- **READING TEXT**:
....................
Match-3 in Disguise
Gardenscapes: The Original Sin of Fake Mobile Game Ads
Before Homescapes, there was Gardenscapes — the game that proved you could sell a match-3 by advertising a pin-pulling puzzle, and got banned by the ASA for doing it.
The ad
Austin the butler is back. This time he's in a garden. The garden is flooding. Snakes are loose. The sprinkler system has gone rogue. Between Austin and salvation: a series of pins.
Pull the right ones, and Austin escapes to a pristine garden. Pull the wrong ones, and water rushes in, snakes bite, the sprinkler explodes — pick your disaster. The simulated player, as always, chooses wrong.
The original
If you've read our entry on Homescapes, you already know this story. But here's the detail most people miss: Gardenscapes came first.
Gardenscapes launched in 2016. Homescapes followed in 2017. Both are Playrix titles. Both are match-3 games with a renovation wrapper. But it was Gardenscapes that first discovered the pin-puzzle ad format converted better than any honest representation of match-3 gameplay ever could.
Gardenscapes is, in many ways, the patient zero of the modern fake-ad epidemic.
What the real game is
Gardenscapes is a match-3 puzzle game. You swap colored pieces on a grid to clear tiles. Completing levels earns stars. Stars unlock garden renovations — a new bench here, a repaired fountain there.
The pin-pulling gameplay from the ads? It doesn't exist in the main game loop. At all. Playrix eventually added a small minigame section after the ads went viral, but it remains a negligible fraction of actual play time — a legal fig leaf stitched over a blatant misrepresentation.
The ASA ruling
In October 2020, the UK Advertising Standards Authority issued a joint ruling against both Gardenscapes and Homescapes. The findings:
- The ads breached CAP Code rules 3.1 (misleading advertising), 3.9 (qualification), and 3.11 (exaggeration)
- The pin-pulling gameplay "bore no resemblance" to the core game
- The ads "must not appear again in the form complained about"
- Playrix was ordered to "ensure their ads were obviously identifiable as marketing communications" and accurately represented gameplay
The ads continued running in other markets within days.
Our Lie Score: 10/10
A perfect score. The advertised mechanic does not exist in the core game. A government regulator formally agreed this is misleading. The studio was ordered to stop and didn't. And the sheer scale of the campaign — billions of impressions across every social platform — makes this the most successful lie in mobile gaming history.
Why Gardenscapes matters to this archive
Every other entry in this collection exists, in some sense, because Gardenscapes proved the model worked. Evony saw it and added a pin-puzzle minigame. Hero Wars saw it and cloned the format wholesale. The entire fake-ad ecosystem is downstream of the moment Playrix's UA team discovered that a pin-puzzle creative converted 3x better than match-3 gameplay footage.
Gardenscapes didn't just lie about its own game. It taught an entire industry how to lie about theirs.
....................
- **REQUIRED ACTION A**:
Using the Gardenscapes article, explain in one to three sentences why the game receives a Lie Score of 10/10.
- **REQUIRED ACTION B**:
According to the Gardenscapes article, in what year did Gardenscapes launch?

- **GIVEN ENTRIES**:
....................
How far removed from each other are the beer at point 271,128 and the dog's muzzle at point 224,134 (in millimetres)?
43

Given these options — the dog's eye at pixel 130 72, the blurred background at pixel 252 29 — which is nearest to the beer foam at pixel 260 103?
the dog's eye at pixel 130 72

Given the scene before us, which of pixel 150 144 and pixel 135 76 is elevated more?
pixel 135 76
....................
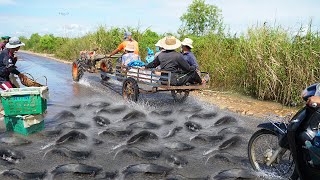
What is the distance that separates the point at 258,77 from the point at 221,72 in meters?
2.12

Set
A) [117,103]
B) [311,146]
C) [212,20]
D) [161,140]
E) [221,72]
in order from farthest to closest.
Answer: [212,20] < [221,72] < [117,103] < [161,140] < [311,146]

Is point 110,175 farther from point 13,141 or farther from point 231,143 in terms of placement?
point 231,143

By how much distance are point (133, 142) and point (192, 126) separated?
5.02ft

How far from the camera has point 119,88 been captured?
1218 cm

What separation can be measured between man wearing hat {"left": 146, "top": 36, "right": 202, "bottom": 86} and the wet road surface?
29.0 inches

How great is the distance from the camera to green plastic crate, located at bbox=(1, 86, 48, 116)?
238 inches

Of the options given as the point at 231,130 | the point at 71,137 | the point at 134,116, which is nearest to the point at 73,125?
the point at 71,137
....................
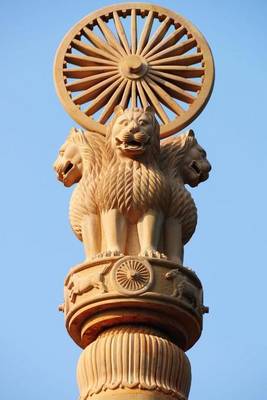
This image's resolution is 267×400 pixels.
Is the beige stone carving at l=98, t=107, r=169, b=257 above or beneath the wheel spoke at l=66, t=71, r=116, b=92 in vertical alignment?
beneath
....................
- **OUTPUT A**:
The pin-pulling mechanic shown in the ads does not exist in the core game, and a government regulator formally agreed the ads were misleading. Playrix was ordered to stop but didn't, and the campaign's scale of billions of impressions across every social platform makes it, in the article's view, the most successful lie in mobile gaming history.

- **OUTPUT B**:
2016